[rrd-developers] rrd cache work

Mon Sep 1 11:09:42 CEST 2008

On Fri, Aug 29, 2008 at 10:45:32PM +0200, Florian Forster wrote:
> > What's the current status of the project?  This project is of interest
> > to me; I am trying to scale our RRD installation up by at least an
> > order of magnitude.  I could contribute to the development if you are
> > interested..
> 
> If you want to contribute further changes I'd love to include them in
> the patch. If you have questions regarding the code, don't hesitate to
> ask.

octo,

I am working on a few changes...  Once I have completed testing I will
submit the patch back to you and tobi.

-----------------------------------------------------------------

These two pseudo-codes are repeated a lot, esp. in places that need to
pre-flush their files (i.e. info, last, lastupdate, ...)

  if (! --daemon command line) {
    check environment for $RRDCACHED_ADDRESS
  }

  if (have daemon) {
    connect;
    flush;
    disconnect;
  }

I have combined them into a single call that handles both..  This reduces
the code in the simpler functions quite a bit:

  rrdc_flush_if_daemon(opt_daemon, filename);

-----------------------------------------------------------------

Also, it appears that the update strings are passed directly through the
daemon without modification.  However, when we see an update like
"N:1:3:5:7:9", the time that ultimately gets passed through to _rrd_update
should be based on when the "N:" was received at the daemon, not when it
was flushed out to disk.  Likewise, @-time is broken.
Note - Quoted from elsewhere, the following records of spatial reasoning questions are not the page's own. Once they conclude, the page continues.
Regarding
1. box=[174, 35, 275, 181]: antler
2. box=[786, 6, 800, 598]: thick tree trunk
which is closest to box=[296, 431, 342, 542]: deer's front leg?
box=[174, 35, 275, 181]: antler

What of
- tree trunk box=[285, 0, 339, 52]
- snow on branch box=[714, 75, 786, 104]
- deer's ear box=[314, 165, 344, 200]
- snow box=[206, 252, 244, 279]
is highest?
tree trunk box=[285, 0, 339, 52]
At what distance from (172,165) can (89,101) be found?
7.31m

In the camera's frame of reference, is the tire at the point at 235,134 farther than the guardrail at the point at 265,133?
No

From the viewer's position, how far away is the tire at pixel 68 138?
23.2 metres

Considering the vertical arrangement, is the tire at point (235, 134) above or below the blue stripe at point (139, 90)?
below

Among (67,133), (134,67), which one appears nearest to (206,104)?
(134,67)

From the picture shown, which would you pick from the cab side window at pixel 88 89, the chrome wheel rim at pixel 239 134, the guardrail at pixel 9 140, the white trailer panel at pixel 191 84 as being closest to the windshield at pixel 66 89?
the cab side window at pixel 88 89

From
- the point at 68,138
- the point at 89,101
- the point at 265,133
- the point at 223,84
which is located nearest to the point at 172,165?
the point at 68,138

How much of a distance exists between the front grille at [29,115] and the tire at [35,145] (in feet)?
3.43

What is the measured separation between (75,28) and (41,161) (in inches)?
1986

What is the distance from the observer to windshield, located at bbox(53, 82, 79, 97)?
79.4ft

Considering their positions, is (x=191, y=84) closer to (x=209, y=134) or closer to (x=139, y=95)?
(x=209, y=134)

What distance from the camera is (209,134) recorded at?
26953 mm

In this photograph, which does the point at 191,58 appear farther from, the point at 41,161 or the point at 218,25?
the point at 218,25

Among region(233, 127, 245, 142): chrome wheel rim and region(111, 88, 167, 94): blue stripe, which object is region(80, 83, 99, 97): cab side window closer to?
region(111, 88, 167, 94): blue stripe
I think the most sensible course of action would be to convert the
relative time strings to absolute time strings when we receive the UPDATE
commands from the client.

I envision re-using get_time_from_reading().  However, I'd move the things
that sanity-check against the RRD (starting with "if (version < 3)" into
parse_ds (which is the only other caller of get_time_from_reading())..
Then, we can use this function in the daemon without prior knowledge of
the RRD's structure.

-----------------------------------------------------------------

In my envirionment, I have a process that calculates a very large number
of RRD updates (1 per file), and then issues them in a loop with
RRDs::update (perl).  With the current code, this will create a lot of
unnecessary connect/disconnect.

I noticed that some of the other methods that deal with several RRDs
(i.e. graph, xport) re-use a single connection.  I am wondering if we
should generalize this approach as follows:

 * keep a single (scoped global) cached fd and addr string in rrd_client.c

 * in rrdc_connect(), detect whether we're trying to re-use the cached
   string.  if so, check cached fd and return.  if it's a new daemon
   address, then close the old one and replace.  A single daemon is the
   most common use case.

 * in most functions, no longer explicitly call rrdc_disconnect.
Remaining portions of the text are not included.